* _Task to carry out_
Nothing in the records may be dropped or altered when you repeat them.

* _Given records_

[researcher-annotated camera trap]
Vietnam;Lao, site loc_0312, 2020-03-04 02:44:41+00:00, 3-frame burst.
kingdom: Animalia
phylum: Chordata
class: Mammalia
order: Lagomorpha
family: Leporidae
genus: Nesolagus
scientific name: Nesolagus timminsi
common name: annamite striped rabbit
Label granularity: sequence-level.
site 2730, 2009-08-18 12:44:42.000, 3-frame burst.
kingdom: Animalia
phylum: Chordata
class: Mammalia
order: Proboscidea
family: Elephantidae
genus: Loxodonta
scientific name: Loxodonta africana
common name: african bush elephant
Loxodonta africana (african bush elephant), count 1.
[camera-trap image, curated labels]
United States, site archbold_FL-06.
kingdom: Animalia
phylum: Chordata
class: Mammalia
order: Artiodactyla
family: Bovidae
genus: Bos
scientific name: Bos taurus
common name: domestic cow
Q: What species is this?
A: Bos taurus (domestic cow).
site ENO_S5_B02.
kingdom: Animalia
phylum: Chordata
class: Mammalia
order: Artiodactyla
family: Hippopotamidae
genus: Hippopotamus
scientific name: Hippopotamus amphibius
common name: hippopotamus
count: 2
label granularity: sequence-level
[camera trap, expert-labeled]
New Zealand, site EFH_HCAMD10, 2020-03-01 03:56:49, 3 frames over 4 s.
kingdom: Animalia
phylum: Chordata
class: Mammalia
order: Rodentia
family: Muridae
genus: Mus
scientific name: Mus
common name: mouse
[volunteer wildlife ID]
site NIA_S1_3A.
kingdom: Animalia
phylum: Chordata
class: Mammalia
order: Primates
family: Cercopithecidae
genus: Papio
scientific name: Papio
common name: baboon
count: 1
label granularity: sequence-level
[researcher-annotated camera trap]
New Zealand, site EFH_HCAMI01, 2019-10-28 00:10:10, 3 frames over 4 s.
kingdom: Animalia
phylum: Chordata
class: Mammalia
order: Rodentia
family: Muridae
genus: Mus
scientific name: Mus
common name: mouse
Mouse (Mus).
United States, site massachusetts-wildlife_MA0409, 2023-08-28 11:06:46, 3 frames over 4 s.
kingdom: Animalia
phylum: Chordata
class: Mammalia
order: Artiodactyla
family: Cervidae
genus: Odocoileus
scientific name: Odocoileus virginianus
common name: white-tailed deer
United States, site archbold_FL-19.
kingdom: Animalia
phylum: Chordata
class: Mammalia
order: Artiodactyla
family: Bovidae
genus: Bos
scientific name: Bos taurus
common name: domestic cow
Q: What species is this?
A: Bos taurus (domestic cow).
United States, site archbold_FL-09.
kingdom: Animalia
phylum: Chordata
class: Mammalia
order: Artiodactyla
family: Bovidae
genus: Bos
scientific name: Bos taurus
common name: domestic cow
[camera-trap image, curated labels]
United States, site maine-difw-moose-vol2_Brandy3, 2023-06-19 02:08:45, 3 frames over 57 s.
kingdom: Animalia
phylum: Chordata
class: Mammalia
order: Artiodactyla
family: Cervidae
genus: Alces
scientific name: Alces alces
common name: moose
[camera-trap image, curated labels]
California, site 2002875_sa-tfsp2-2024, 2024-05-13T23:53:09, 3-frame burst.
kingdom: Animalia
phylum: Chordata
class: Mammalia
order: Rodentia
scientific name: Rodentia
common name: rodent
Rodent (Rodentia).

* _Answer to the problem_
[researcher-annotated camera trap]
Vietnam;Lao, site loc_0312, 2020-03-04 02:44:41+00:00, 3-frame burst.
kingdom: Animalia
phylum: Chordata
class: Mammalia
order: Lagomorpha
family: Leporidae
genus: Nesolagus
scientific name: Nesolagus timminsi
common name: annamite striped rabbit
Label granularity: sequence-level.
site 2730, 2009-08-18 12:44:42.000, 3-frame burst.
kingdom: Animalia
phylum: Chordata
class: Mammalia
order: Proboscidea
family: Elephantidae
genus: Loxodonta
scientific name: Loxodonta africana
common name: african bush elephant
Loxodonta africana (african bush elephant), count 1.
[camera-trap image, curated labels]
United States, site archbold_FL-06.
kingdom: Animalia
phylum: Chordata
class: Mammalia
order: Artiodactyla
family: Bovidae
genus: Bos
scientific name: Bos taurus
common name: domestic cow
Q: What species is this?
A: Bos taurus (domestic cow).
site ENO_S5_B02.
kingdom: Animalia
phylum: Chordata
class: Mammalia
order: Artiodactyla
family: Hippopotamidae
genus: Hippopotamus
scientific name: Hippopotamus amphibius
common name: hippopotamus
count: 2
label granularity: sequence-level
[camera trap, expert-labeled]
New Zealand, site EFH_HCAMD10, 2020-03-01 03:56:49, 3 frames over 4 s.
kingdom: Animalia
phylum: Chordata
class: Mammalia
order: Rodentia
family: Muridae
genus: Mus
scientific name: Mus
common name: mouse
[volunteer wildlife ID]
site NIA_S1_3A.
kingdom: Animalia
phylum: Chordata
class: Mammalia
order: Primates
family: Cercopithecidae
genus: Papio
scientific name: Papio
common name: baboon
count: 1
label granularity: sequence-level
[researcher-annotated camera trap]
New Zealand, site EFH_HCAMI01, 2019-10-28 00:10:10, 3 frames over 4 s.
kingdom: Animalia
phylum: Chordata
class: Mammalia
order: Rodentia
family: Muridae
genus: Mus
scientific name: Mus
common name: mouse
Mouse (Mus).
United States, site massachusetts-wildlife_MA0409, 2023-08-28 11:06:46, 3 frames over 4 s.
kingdom: Animalia
phylum: Chordata
class: Mammalia
order: Artiodactyla
family: Cervidae
genus: Odocoileus
scientific name: Odocoileus virginianus
common name: white-tailed deer
United States, site archbold_FL-19.
kingdom: Animalia
phylum: Chordata
class: Mammalia
order: Artiodactyla
family: Bovidae
genus: Bos
scientific name: Bos taurus
common name: domestic cow
Q: What species is this?
A: Bos taurus (domestic cow).
United States, site archbold_FL-09.
kingdom: Animalia
phylum: Chordata
class: Mammalia
order: Artiodactyla
family: Bovidae
genus: Bos
scientific name: Bos taurus
common name: domestic cow
[camera-trap image, curated labels]
United States, site maine-difw-moose-vol2_Brandy3, 2023-06-19 02:08:45, 3 frames over 57 s.
kingdom: Animalia
phylum: Chordata
class: Mammalia
order: Artiodactyla
family: Cervidae
genus: Alces
scientific name: Alces alces
common name: moose
[camera-trap image, curated labels]
California, site 2002875_sa-tfsp2-2024, 2024-05-13T23:53:09, 3-frame burst.
kingdom: Animalia
phylum: Chordata
class: Mammalia
order: Rodentia
scientific name: Rodentia
common name: rodent
Rodent (Rodentia).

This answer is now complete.